Un ultimo aspetto su cui vorrei soffermarmi è la relazione insegnanti – genitori che, durante il lockdown, è stata caratterizzata sicuramente da interazioni più frequenti. Pensiamo, ad esempio alle richieste di chiarimento dei genitori sugli argomenti e sullo svolgimento di compiti, alcuni hanno avuto anche bisogno di consigli su come gestire i figli in casa; poi non dimentichiamo i solleciti da parte degli insegnanti per la frequenza degli alunni e per le consegne dei lavori. Quando c’è un sovraccarico di scambi comunicativi non è infrequente che un insegnante possa sentirsi disorientato, talvolta perdendo di vista gli obiettivi del proprio lavoro, pur di prestare ascolto a chi lo richiede. Per questo, è di fondamentale importanza saper gestire la comunicazione in modo chiaro, evitando ambiguità e possibili confusioni tra i piani relazionali.    

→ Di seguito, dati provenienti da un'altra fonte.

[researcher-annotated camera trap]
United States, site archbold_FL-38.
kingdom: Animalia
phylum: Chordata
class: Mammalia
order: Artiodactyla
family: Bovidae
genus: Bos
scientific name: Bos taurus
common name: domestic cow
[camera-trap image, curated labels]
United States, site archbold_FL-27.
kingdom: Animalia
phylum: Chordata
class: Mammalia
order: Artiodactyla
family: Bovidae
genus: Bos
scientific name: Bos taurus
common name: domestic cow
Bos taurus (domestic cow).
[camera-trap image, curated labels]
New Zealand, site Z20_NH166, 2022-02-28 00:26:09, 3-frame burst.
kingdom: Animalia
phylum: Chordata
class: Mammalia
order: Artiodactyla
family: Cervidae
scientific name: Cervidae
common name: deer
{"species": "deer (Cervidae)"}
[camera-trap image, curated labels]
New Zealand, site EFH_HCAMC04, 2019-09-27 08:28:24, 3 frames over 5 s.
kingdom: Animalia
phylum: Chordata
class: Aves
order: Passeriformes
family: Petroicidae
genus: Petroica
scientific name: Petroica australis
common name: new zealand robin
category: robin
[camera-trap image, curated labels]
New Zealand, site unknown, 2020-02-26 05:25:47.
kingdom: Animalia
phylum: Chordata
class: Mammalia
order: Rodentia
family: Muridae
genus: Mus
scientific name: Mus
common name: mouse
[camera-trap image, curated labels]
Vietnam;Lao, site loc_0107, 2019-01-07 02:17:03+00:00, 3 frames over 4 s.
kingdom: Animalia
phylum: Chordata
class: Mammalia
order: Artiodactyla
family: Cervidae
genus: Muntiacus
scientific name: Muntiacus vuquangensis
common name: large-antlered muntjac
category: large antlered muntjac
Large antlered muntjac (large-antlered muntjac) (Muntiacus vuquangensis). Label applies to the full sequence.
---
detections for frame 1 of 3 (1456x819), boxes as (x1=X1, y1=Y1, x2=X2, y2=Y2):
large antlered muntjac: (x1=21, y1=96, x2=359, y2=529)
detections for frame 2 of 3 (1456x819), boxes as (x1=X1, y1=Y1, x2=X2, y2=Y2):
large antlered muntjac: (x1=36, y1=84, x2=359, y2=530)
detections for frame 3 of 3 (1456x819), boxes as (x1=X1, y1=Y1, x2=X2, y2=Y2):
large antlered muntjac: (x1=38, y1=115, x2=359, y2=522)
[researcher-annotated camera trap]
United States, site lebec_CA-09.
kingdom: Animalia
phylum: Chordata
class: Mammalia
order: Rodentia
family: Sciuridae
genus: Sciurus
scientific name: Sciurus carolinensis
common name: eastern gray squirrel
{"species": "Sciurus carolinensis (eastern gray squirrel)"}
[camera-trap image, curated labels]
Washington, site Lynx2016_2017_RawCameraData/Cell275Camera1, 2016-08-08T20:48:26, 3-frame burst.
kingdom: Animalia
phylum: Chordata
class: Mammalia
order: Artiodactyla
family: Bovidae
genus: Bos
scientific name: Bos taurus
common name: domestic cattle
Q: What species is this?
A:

Queste problematiche sarebbero riconducibili ai drastici cambiamenti che il sistema scuola-famiglia ha attraversato in questo periodo; le fasi di transizione provocano spesso sofferenza, specie se la il passaggio è repentino. Immaginando un tempo in cui la Didattica a Distanza sia ormai diventata prassi, (non necessariamente in casi di un’altra malaugurata emergenza sanitaria) probabilmente i nuovi equilibri si sarebbero assestati.  

In tutti i casi, vorrei esprimere il mio apprezzamento per tutto quello che i miei colleghi, i genitori e i soprattutto i bambini sono riusciti a fare durante il lockdown, affrontando tutte le difficoltà che vi ho solo in parte esposto. Il termine “resilienza”, che prima era di dominio quasi esclusivo degli psicologi, è entrato velocemente nel vocabolario di tantissima gente, diventando la parola d’ordine di chi affronta le difficoltà con ragionevolezza e creatività.